None of those tiresome factors of c^2 to remember! Mass, energy and momentum are all expressed in terms of the same natural unit of energy (usually, in particle physics, the GeV).  You can keep track of which is which by the simple expedient of using different names.

Velocities are, of course, always expressed as a fraction of c in this system so have no units.

In quantum theory we find energy E=\hbar \omega becomes E=\omega so energy is expressed in the same units as frequency. Energy is thus a measure of inverse time.  Momentum p =\hbar k becomes just p= k so momentum is an inverse length.  This is in accord with the various forms of Heisenberg’s Uncertainty Principle too:  \Delta p \Delta x \sim \hbar is \Delta p \Delta x \sim 1 and \Delta E \Delta t \sim \hbar becomes \Delta E \Delta t \sim 1. A particle with a finite lifetime thus has a finite energy width which is inversely proportional to the lifetime. It makes sense to use energy units for both of these things.

As an extra bonus we can dispense with the clumsy way that electromagnetism is handled in the SI system by noting that

\frac{e^2}{4\pi \epsilon_0 \hbar c} \equiv \alpha\simeq \frac{1}{137}

is dimensionless. In the SI system the coulomb force between two electrons is \frac{e^2}{4\pi \epsilon_0 r^2} whereas in natural units it is just \frac{\alpha}{r^2}, which is much nicer. Incidentally, the strange quantity \epsilon_0 that appears in the SI version is called the permittivity of free space. Nice name, but I wonder what it means?

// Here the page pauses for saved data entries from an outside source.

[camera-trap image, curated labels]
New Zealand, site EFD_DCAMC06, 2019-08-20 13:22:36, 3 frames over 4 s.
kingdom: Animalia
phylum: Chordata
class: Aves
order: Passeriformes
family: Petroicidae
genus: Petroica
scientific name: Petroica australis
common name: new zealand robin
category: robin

The dimensionless quantity \alpha on the other hand, has a very clear  physical meaning: it is the fine structure constant,  a coupling constant that measures the strength of the electromagnetic interaction.

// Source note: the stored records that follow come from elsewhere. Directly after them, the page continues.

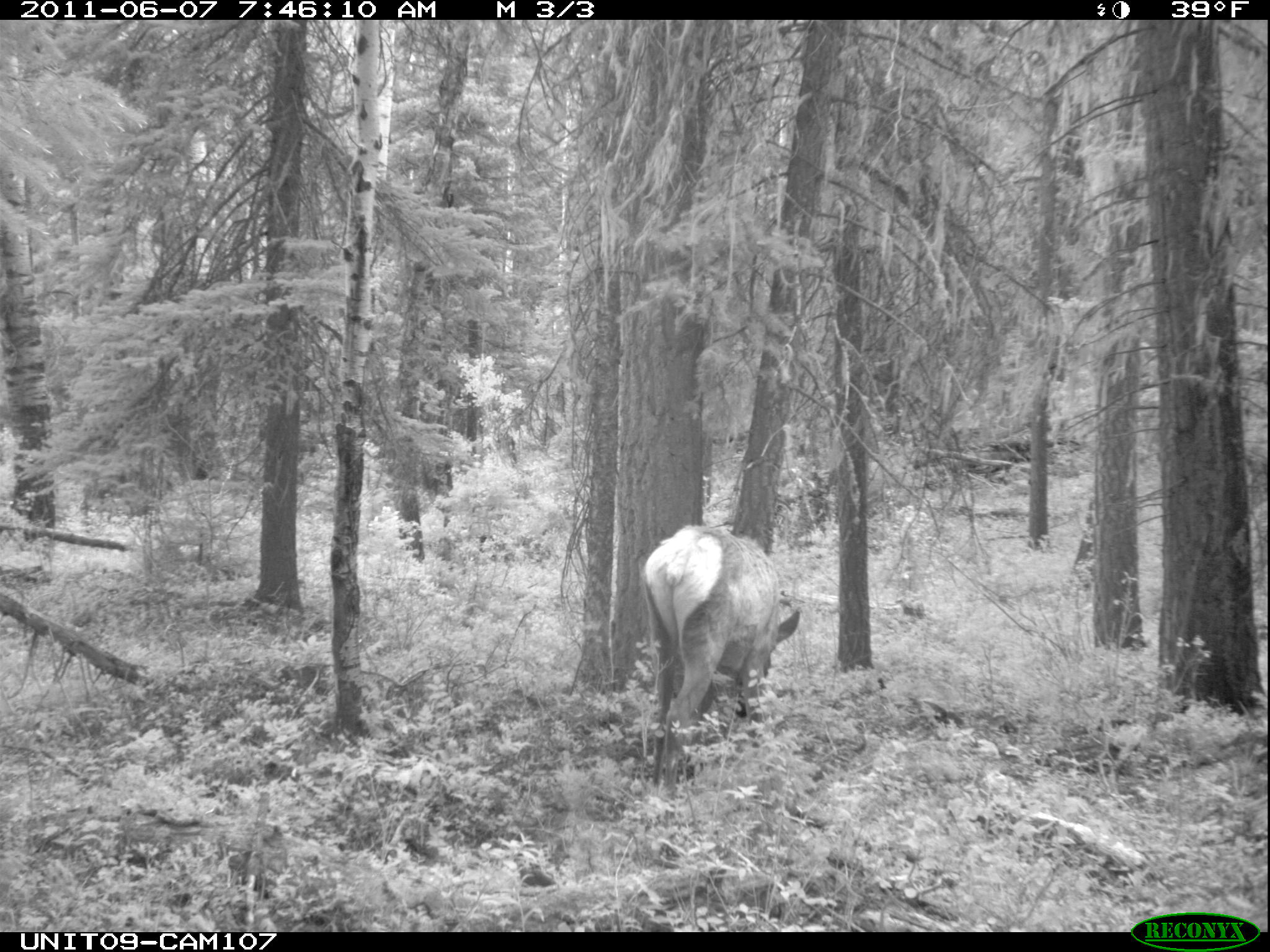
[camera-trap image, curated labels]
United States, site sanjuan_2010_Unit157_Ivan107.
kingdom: Animalia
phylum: Chordata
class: Mammalia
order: Artiodactyla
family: Cervidae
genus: Cervus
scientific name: Cervus elaphus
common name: red deer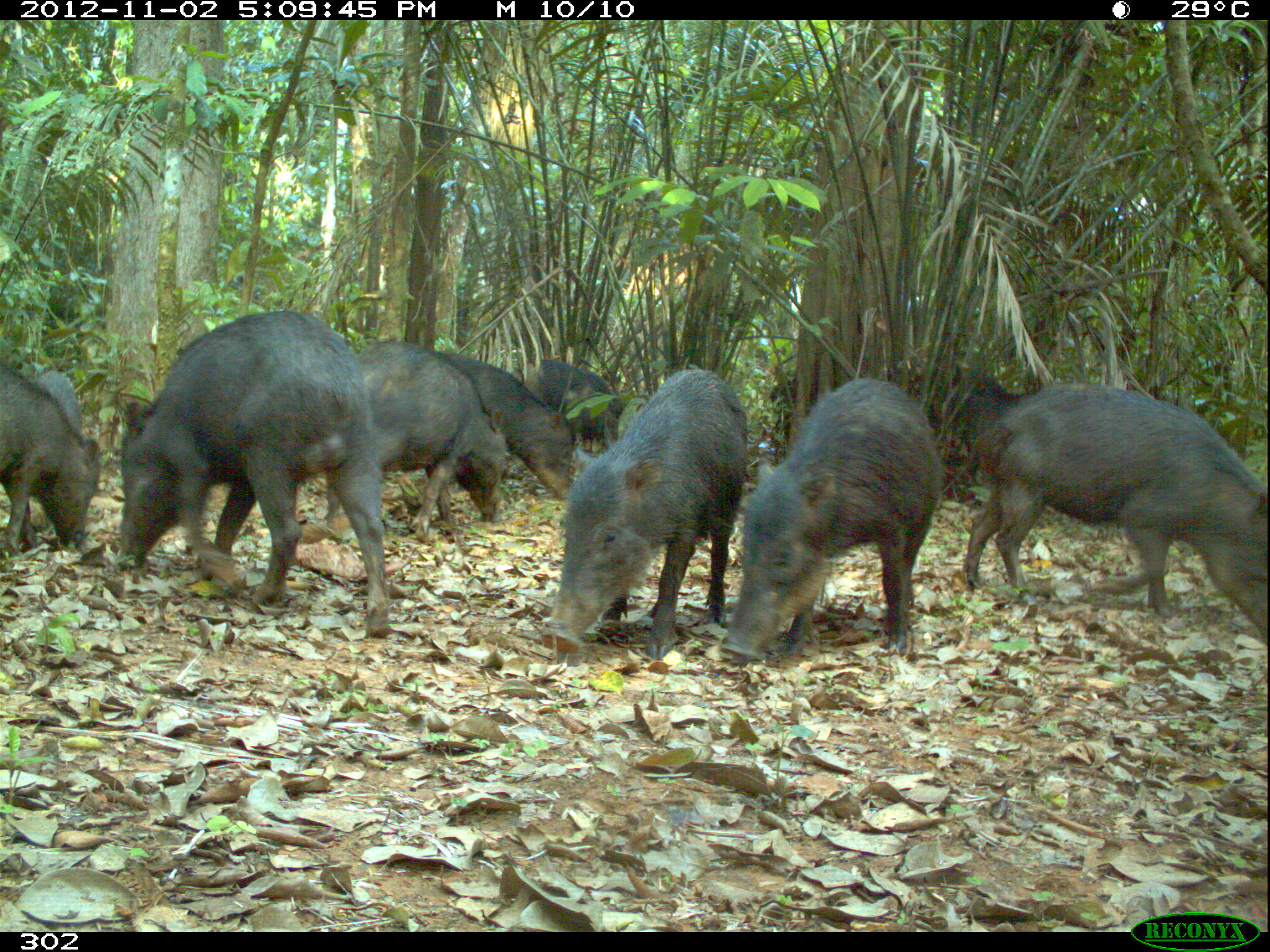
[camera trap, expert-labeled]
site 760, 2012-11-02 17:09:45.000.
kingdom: Animalia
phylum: Chordata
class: Mammalia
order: Artiodactyla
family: Tayassuidae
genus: Tayassu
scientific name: Tayassu pecari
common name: white-lipped peccary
Tayassu pecari (white-lipped peccary).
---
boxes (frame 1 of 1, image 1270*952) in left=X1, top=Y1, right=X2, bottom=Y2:
tayassu pecari: left=113, top=309, right=394, bottom=639; left=961, top=383, right=1270, bottom=642; left=716, top=378, right=940, bottom=658; left=535, top=370, right=747, bottom=659; left=321, top=340, right=506, bottom=542; left=433, top=351, right=582, bottom=499; left=0, top=361, right=99, bottom=561; left=932, top=363, right=1048, bottom=508; left=515, top=351, right=621, bottom=444; left=30, top=369, right=84, bottom=448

Some people – including emeritus professors of observational astronomy – object to natural units because they hide the units that things are expressed in. They don’t actually. What they do is express things in units that are better geared to the physics. In any case, if you want to convert back to SI units you can always do so straightforwardly with a little bit of dimensional analysis. This is necessary if you have to talk to engineers and the like, perhaps so they can build you a particle accelerator, but in the more elevated company of particle physicists you should definitely follow proper etiquette and keep your units natural.